EXERCISE GOAL: Copy out the caption that accompanies each item, word for word and in order, leaving the pictures out of your answer.

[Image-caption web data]

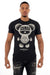 George V T-Shirt - Black - GV2506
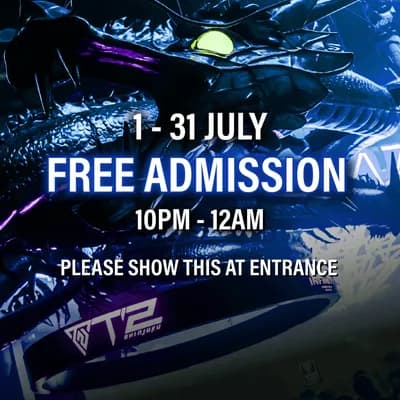 T2 SHINJUKU (Nightclub)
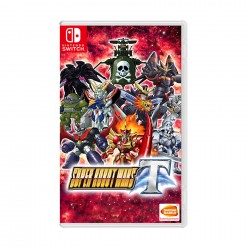 (Switch) Super Robot Wars T (US/ENG)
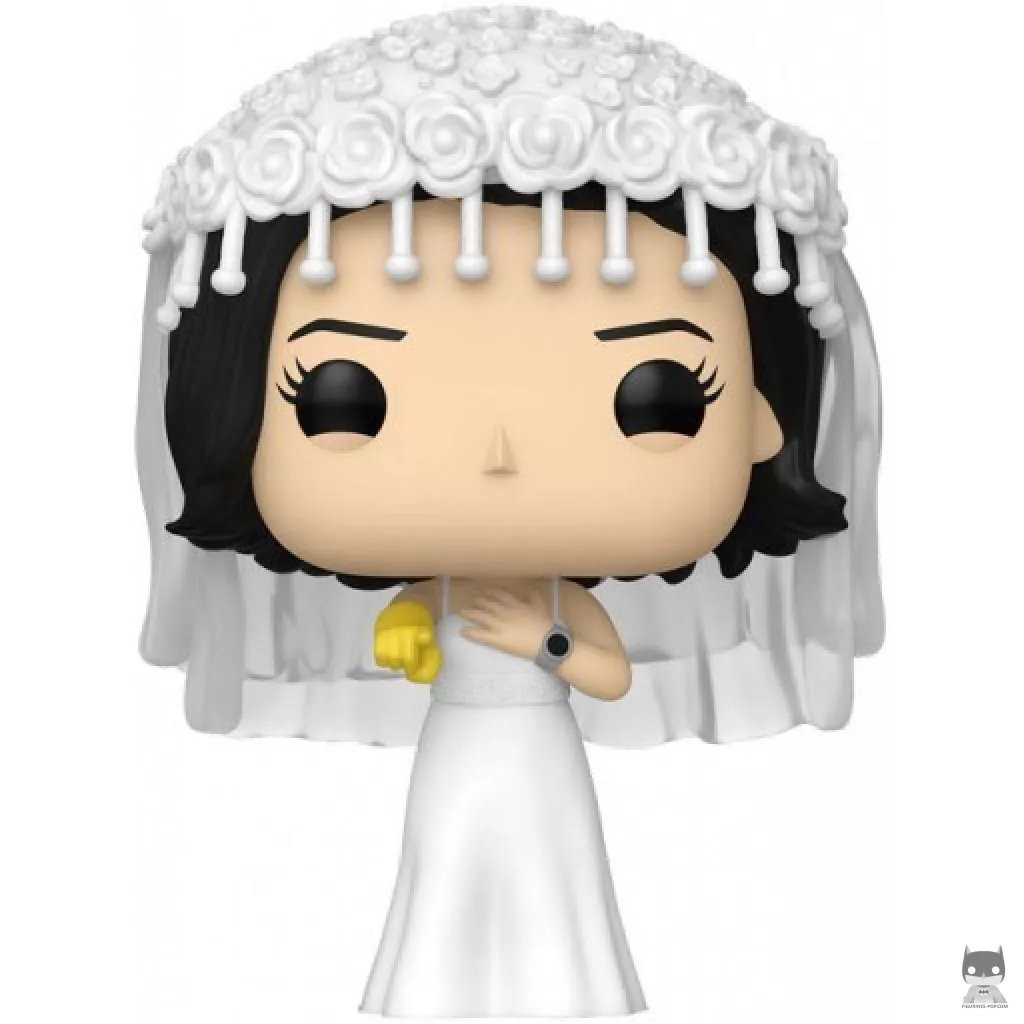 Monica Geller (Wedding Dress) Funko Pop! figure (Friends)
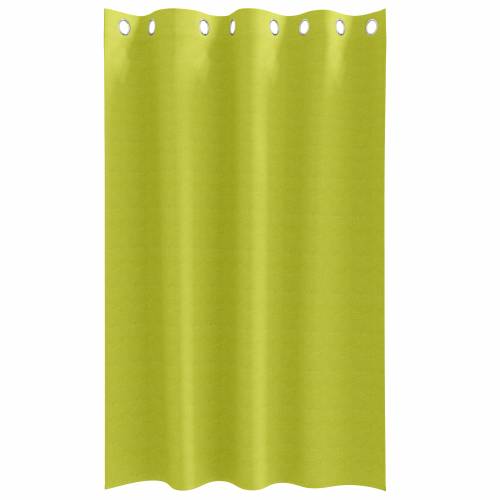 Zavjese 2 pcs Jabukova zelena 175 x 140 cm Poliester Cijena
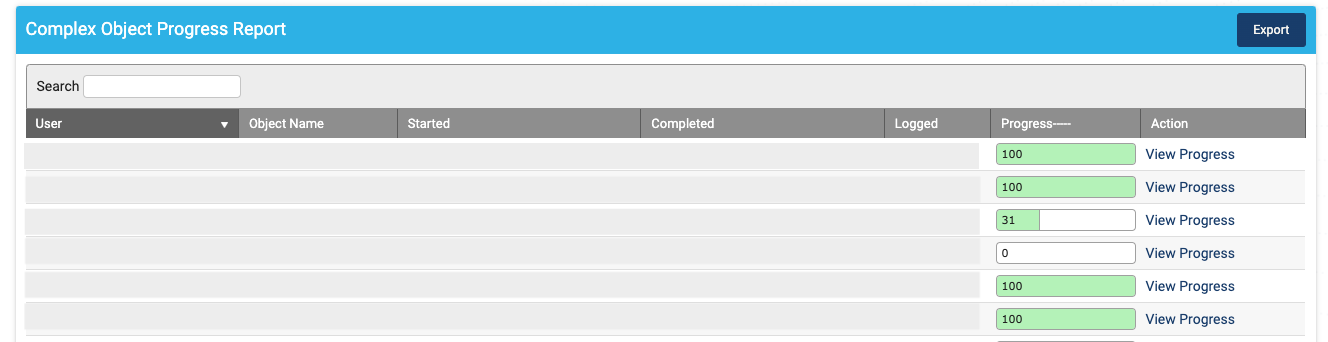 Complex Objects Generate Generated Report.png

ANSWER SECTION:
 George V T-Shirt - Black - GV2506
 T2 SHINJUKU (Nightclub)
 (Switch) Super Robot Wars T (US/ENG)
 Monica Geller (Wedding Dress) Funko Pop! figure (Friends)
 Zavjese 2 pcs Jabukova zelena 175 x 140 cm Poliester Cijena
 Complex Objects Generate Generated Report.png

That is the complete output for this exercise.